Unlike the unified set of rules governing trade on which the WTO is built, there is not a globally integrated framework guiding independent arbitration for investor-state dispute settlement for cross-border investment. It needs to be modernised, one author has argued.
From the Docket
In SSIPL Lifestyle Private Limited v. Vama Apparels (India), the Delhi High Court has held that the limitation for filing an application under Section 8 of the Arbitration and Conciliation Act, 1996 (“Act”) is the same as that for filing a written statement under the Code of Civil Procedure, 1908. The High Court analysed the significance of the amendment to Section 8 of the Act and the other amendments carried out in 2015 – which was to provide strict timelines in which arbitration proceedings must be commenced and concluded.
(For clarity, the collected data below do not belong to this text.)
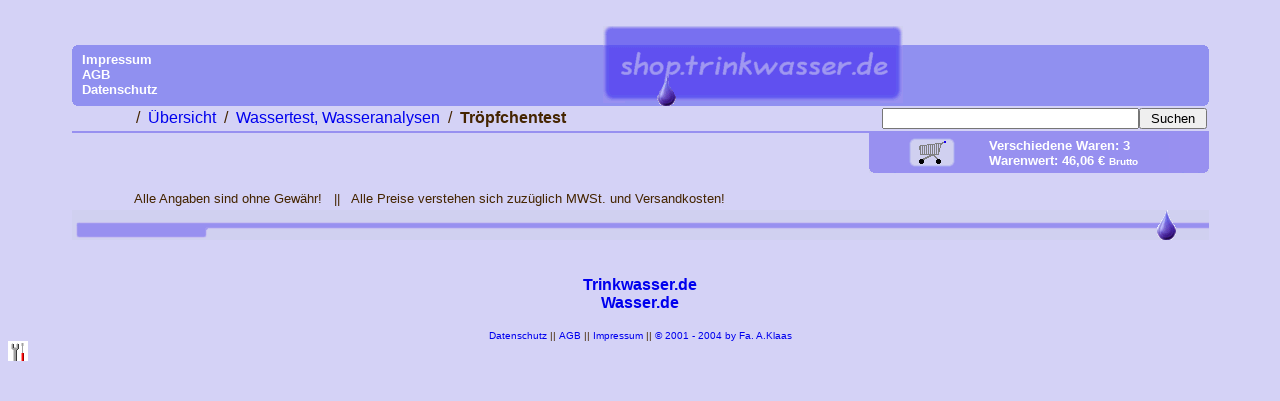

--- FILE ---
content_type: text/html
request_url: http://shop.trinkwasser.de/index.pl?tin=-763899797647358-0--0.0.0.0-&kategorie=1-7-5
body_size: 1570
content:
<html><head><title>Tr&ouml;pfchentest, Wasser-Shop von Trinkwasser.de           </title>
<meta name="description" content="Shop zum Thema Wasser und Trinkwasser von Trinkwasser.de">  
<meta name="author" content="A. Klaas">  
<meta name="keywords" content="">  
<style type="text/css">
<!--



  	body       	{ color:#452501; font-family:arial; }
	td		{ color:#452501; font-family:arial; }
	a:link 		{ font-family:arial; text-decoration:none; }
	a:visited 	{ font-family:arial; text-decoration:none; }
	a:active 	{ font-family:arial; text-decoration:underline; }
	a:hover 	{ font-family:arial; text-decoration:underline; }


//-->
</style>
</head>
<BODY bgcolor="#D4D2F6">


<br clear="all"><center>

<table width="90%"  border="0" cellpadding="0" cellspacing="0">
<tr>
	<td width="10"><img src="sys-trinkwasser-de/rundelinksoben.gif"></td>
	<td width="" background="sys-trinkwasser-de/mitteoben.gif">
<br>
<a href="index.pl?job=impressum&tin=-763899797647358-0--0.0.0.0-"><font  color="#ffffff" size="-1"><b>Impressum</b></font></a><br>
<a href="index.pl?job=agb&tin=-763899797647358-0--0.0.0.0-"><font  color="#ffffff" size="-1"><b>AGB</b></font></a><br>
<a href="index.pl?job=datenschutz&tin=-763899797647358-0--0.0.0.0-"><font  color="#ffffff" size="-1"><b>Datenschutz</b></font></a><br>

	</td>
	<td background="sys-trinkwasser-de/mitteoben.gif" align="middle"><a href="index.pl?tin=-763899797647358-0--0.0.0.0-"><img src="sys-trinkwasser-de/logo.gif" border="0"></a></td>
	<td width="10"><img src="sys-trinkwasser-de/runderechtsoben.gif"></td>
</tr>
</table><table border="0" cellpadding="0" cellspacing="2"  width="90%"><form name="eingabe" method="get" action="index.pl"><input type=hidden 	name="job"   		value="suche"><input type=hidden 	name="tin"   		value="-763899797647358-0--0.0.0.0-"><tr><td width="5%"></td><td> &nbsp;/&nbsp; <a href="index.pl?tin=-763899797647358-0--0.0.0.0-&kategorie=1">&Uuml;bersicht</a> &nbsp;/&nbsp; <a href="index.pl?tin=-763899797647358-0--0.0.0.0-&kategorie=1-7">Wassertest, Wasseranalysen</a> &nbsp;/&nbsp; <b>Tr&ouml;pfchentest</b><br></td><td align="right"><input type="text" name="begriff" size="30" maxlength="50" value=""><input type=submit value=" Suchen "></td></tr></table><table border="0" cellpadding="0" cellspacing="0"  width="90%"><tr><td colspan="6"><img src="sys-trinkwasser-de/hinter.jpg" align="center" width="100%" height="2"></td></tr><tr><td width="5%"></td><td>&nbsp;</td><td width="40"><img src="sys-trinkwasser-de/eckliun.gif"></td><td width="80" background="sys-trinkwasser-de/hinter.jpg" align="left"><a href="index.pl?tin=-763899797647358-0--0.0.0.0-&kategorie=1-7-5&job=wareuebersicht&artikel="><img src="sys-trinkwasser-de/einkaufswagen-blank3.gif" border="0" alt="online bestellen"></a></td><td width="180" background="sys-trinkwasser-de/hinter.jpg"><a href="index.pl?tin=-763899797647358-0--0.0.0.0-&kategorie=1-7-5&job=wareuebersicht&artikel="><font size="-1"color="#FFFFFF"><b>Verschiedene Waren: 3<br>Warenwert: 46,06 &euro; <b></font><font size="-2" color="#FFFFFF">Brutto</font></a></td><td width="40"><img src="sys-trinkwasser-de/eckreun.gif"></td></tr></table></form><table border="0" cellpadding="0" cellspacing="0"  width="90%"><tr><td width="5%"></td><td valign="top" align="left">
<table border="0" cellpadding="3" cellspacing="4"  width="100%"><tr><td valign="top" align="right">
</td></tr></table></td></tr></table><table border="0" cellpadding="0" cellspacing="2"  width="90%"></table><table border="0" cellpadding="2" cellspacing="2"  width="90%"><tr><td width="5%"></td><td><font size="-1">Alle Angaben sind ohne Gew&auml;hr! &nbsp; || &nbsp; Alle Preise verstehen sich zuz�glich MWSt. und Versandkosten!</font></td></tr></table>
<center><TABLE width="90%" align="middle" BORDER="0" CELLPADDING=0 CELLSPACING=0>
	<tr>
		<td background="sys-trinkwasser-de/trennhinter1.gif" width="150"><font size="-2">&nbsp</font></td>
		<td background="sys-trinkwasser-de/trennhinter2.gif"><font size="-2">&nbsp</font></td>
		<td background="sys-trinkwasser-de/trennhinter2.gif" width="52" rowspan="2"><img src="sys-trinkwasser-de/tropfen.gif"></td>
	</tr>
</TABLE></center>




<br>
<br><a href="http://www.trinkwasser.de" target="_top"><b>Trinkwasser.de</b></a>
<br><a href="http://www.wasser.de" target="_top"><b>Wasser.de</b></a>
<br>
</b><br><font face="Arial" size=-2><a href="index.pl?job=datenschutz">Datenschutz</a> || <font face="Arial" size=-2><a href="index.pl?job=agb">AGB</a> || <font face="Arial" size=-2><a href="index.pl?job=impressum">Impressum</a> || <a href="http://www.klaas24.de" target="_Top">&copy; 2001 - 2004 by Fa. A.Klaas</a></font></center>

</body></html><a href="index.pl?job=admin1&kategorie=1-7-5"><img src="sys-trinkwasser-de/werk.gif" border="0"></a><br>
In Meera Goyal v. Priti Saraf, the Delhi High Court dismissed a petition under Section 34 of the Act against an order, which deferred the decision on the maintainability of the claimant’s claims. The court held that as the rights of the parties have not been finally determined by any order, the impugned order was not an interim award.
The Delhi High Court has reiterated that in order to constitute a proper filing for the purpose of Section 34 of the Act, (i) each page of the petition as well as the last page of the petition should be signed by the party and the advocate; (ii) there should be a properly signed vakalatnama by the party and the advocate (and signature of the party shall be identified by the advocate); and (iii) statement of truth/affidavit should be properly filed, signed by the party and notarized. In this case, the court held that since most of the vital defects were cleared after the expiry of limitation of 120 days provided under Section 34, the delay cannot be condoned.
The Delhi High Court has held, in Cairn India Limited and Others v. Government of India, that the limitation period for filing a petition for enforcement of a foreign award is twelve years. The High Court stressed that there should be a more pragmatic view to treat the word “enforcement” in Section 48 in the context of the 1996 Act as execution. The Court held that this interpretation would further strengthen the objectives and goals of the 1996 Act, that are – least interference and the speedy and efficacious enforcement of foreign awards.
In Vijay Karia and Others v. Prysmian Cavi E Sistemi Srl and Others, the Supreme Court held that the expression “was otherwise unable to present his case” in Section 48 should be read in the context of the words preceding the said expression and cannot be given an expansive meaning. The expression would apply at the hearing stage and not after the award. The Supreme Court held that “A good working test for determining whether a party has been unable to present his case is to see whether factors outside the party’s control have combined to deny the party a fair hearing. Thus, where no opportunity was given to deal with an argument which goes to the root of the case or findings based on evidence which go behind the back of the party and which results in a denial of justice to the prejudice of the party; or additional or new evidence is taken which forms the basis of the award on which a party has been given no opportunity of rebuttal, would, on the facts of a given case, render a foreign award liable to be set aside on the ground that a party has been unable to present his case.”
In Dharmaratnakara Rai Bahadur Arcot Narainswamy Mudaliar Chattram and Other Charities and Others v. Bhaskar Raju and Brothers and Others, the Supreme Court has reiterated that when any other instrument containing the arbitration agreement is relied upon, the Court should consider whether the instrument is stamped or not at the very outset irrespective of whether any party raises the same.